Extracted text:
--- BEGIN ---
# All dialects: to cram/swot



## Ghabi

Context: (Ghabi telling Zaki) man, can't go out with you tonight, I've got to cram/swot for tomorrow's exam.

All dialects are welcome. Thanks in advance!


----------



## be.010

In Syrian: laazem *2bla3 l kətob (or lkətəb)*** mshaan l faHS bukra!!!!! (sounds like a perfect Syrian equivalent of student slang cram or swot)
يبصم is also fine


----------



## azeid

There are new expressions in Egyptian dialect used by students.
لازم أدح شوية عشان الامتحان بكرة
لازم أحرت شوية لحسن فيه امتحان بكرة


----------



## londonmasri

azeid said:


> There are new expressions in Egyptian dialect used by students.
> لازم أدح شوية عشان الامتحان بكرة
> لازم أحرت شوية لحسن فيه امتحان بكرة


 
Please put tashkeel azeid


----------



## Josh_

I have not heard either of these phrases before, but I have heard the verb حرت/حرث.  Here is my explanation based on that.

If أحرت is the word I am thinking of it is "_aHrit_" or "_aHrut_."  The masculine singular past tense is _Harat_, the present _yiHrit/yiHrut_.  The word is actually spelled with a ث in MSA, but as you know the ث often becomes a ت in Egyptian.  The denotative meaning is "plow" (I think you Brits spell it "plough") as in "to plow a field."  I can see a loose connection between this meaning and the meaning of "cram" as one "crams" dirt together, as it were, when plowing.

I have not heard the word دحّ before, but looked it up and found that the denotative meaning is something like "to toil" or "struggle."

The pronunciation is, "_daHH, yidiHH_."  First person present is "_adiHH_."  With this one, I can also see a loose connection with "cram" as one who crams has to struggle with the material.
--- END ---
Rows from a spatial reasoning dataset:
--- BEGIN ---
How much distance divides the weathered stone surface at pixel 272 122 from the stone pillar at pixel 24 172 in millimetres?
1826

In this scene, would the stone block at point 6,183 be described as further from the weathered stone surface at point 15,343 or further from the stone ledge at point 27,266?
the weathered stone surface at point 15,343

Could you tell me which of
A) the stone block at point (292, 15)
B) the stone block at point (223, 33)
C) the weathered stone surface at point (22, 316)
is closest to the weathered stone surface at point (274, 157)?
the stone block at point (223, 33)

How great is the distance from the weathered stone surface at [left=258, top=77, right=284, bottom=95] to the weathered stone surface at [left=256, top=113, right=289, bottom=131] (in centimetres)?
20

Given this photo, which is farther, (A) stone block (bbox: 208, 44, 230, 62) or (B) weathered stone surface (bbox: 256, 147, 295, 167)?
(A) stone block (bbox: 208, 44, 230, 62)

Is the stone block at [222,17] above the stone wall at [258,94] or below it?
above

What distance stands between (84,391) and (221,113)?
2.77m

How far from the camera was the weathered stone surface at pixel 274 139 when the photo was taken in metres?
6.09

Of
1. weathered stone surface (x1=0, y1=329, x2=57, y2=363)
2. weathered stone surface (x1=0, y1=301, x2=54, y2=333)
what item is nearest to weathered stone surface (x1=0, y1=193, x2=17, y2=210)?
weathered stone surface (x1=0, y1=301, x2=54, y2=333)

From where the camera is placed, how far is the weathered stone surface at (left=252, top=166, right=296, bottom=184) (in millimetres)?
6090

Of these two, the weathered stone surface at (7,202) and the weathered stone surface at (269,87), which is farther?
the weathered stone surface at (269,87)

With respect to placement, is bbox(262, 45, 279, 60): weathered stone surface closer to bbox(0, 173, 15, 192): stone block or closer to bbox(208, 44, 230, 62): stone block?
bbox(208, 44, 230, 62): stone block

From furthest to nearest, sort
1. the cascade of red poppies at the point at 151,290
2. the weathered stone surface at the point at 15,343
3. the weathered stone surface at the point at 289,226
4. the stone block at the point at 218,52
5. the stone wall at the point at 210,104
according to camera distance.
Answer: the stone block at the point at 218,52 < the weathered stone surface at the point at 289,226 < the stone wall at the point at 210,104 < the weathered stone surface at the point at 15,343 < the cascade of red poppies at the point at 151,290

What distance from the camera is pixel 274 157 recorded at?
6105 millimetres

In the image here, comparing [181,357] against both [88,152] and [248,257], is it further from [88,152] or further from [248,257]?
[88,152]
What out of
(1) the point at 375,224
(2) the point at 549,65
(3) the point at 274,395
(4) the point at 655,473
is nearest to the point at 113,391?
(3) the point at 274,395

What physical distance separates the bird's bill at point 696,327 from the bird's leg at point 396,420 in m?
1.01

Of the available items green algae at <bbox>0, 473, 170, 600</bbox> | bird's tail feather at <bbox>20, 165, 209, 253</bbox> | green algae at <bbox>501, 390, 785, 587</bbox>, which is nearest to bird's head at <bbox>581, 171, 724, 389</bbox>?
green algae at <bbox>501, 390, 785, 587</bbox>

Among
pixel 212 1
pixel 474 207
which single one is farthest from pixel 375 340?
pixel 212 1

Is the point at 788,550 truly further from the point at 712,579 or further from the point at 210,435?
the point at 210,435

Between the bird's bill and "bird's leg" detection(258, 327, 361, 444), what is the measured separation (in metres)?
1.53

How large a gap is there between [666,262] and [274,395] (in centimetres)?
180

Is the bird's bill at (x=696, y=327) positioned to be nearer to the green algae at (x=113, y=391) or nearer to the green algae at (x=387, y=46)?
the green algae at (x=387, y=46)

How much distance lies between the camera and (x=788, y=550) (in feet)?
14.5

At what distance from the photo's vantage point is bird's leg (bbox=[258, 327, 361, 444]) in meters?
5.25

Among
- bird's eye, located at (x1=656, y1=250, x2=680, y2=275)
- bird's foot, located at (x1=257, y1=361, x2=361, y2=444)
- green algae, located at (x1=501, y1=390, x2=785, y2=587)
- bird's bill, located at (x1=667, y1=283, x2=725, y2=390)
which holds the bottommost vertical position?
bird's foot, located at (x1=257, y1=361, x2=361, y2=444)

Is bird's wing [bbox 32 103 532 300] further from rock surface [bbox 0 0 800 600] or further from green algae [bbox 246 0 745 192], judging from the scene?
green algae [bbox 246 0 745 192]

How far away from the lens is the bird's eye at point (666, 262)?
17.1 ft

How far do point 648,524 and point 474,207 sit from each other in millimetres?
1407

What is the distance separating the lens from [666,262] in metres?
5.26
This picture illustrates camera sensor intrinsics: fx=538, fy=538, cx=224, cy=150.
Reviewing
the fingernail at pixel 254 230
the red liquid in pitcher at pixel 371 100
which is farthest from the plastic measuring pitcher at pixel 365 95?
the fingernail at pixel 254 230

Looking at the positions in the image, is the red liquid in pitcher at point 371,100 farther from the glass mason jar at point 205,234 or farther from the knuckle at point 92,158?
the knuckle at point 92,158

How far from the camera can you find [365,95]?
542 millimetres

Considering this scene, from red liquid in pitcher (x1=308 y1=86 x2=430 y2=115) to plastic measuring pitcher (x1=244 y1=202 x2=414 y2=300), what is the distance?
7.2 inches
--- END ---
Objective A: In the forum thread on Arabic dialect words for cramming, what does Josh_ give as the denotative meaning of the verb حرت/حرث?
Objective B: Please pick up the forum thread on Arabic dialect words for cramming from where it stops.
The entries aren't needed for anything here.

Task answer A: To plow, as in "to plow a field."

Task answer B:
----------



## Ghabi

be.010 said:


> In Syrian: laazem *2bla3 l kətob (or lkətəb)*** mshaan l faHS bukra!!!!! (sounds like a perfect Syrian equivalent of student slang cram or swot)
> يبصم is also fine



What's the literal meaning of 2bla3, I wonder?



Josh_ said:


> The denotative meaning is "plow" (I think you Brits spell it "plough") as in "to plow a field." I can see a loose connection between this meaning and the meaning of "cram" as one "crams" dirt together, as it were, when plowing.



Hehe, I think you also say "to plow through a book" in English (in my native tongue we say "to hoe a book", also an agricultural metaphor).


----------



## be.010

Ghabi said:


> What's the literal meaning of 2bla3, I wonder?


Literally, to *swallow* books!


----------



## Josh_

Ghabi said:


> Hehe, I think you also say "to plow through a book" in English (in my native tongue we say "to hoe a book", also an agricultural metaphor).


That's right.  I didn't even think of that. That's another way to think about it -- when one crams for a test he/she has to plow through the book.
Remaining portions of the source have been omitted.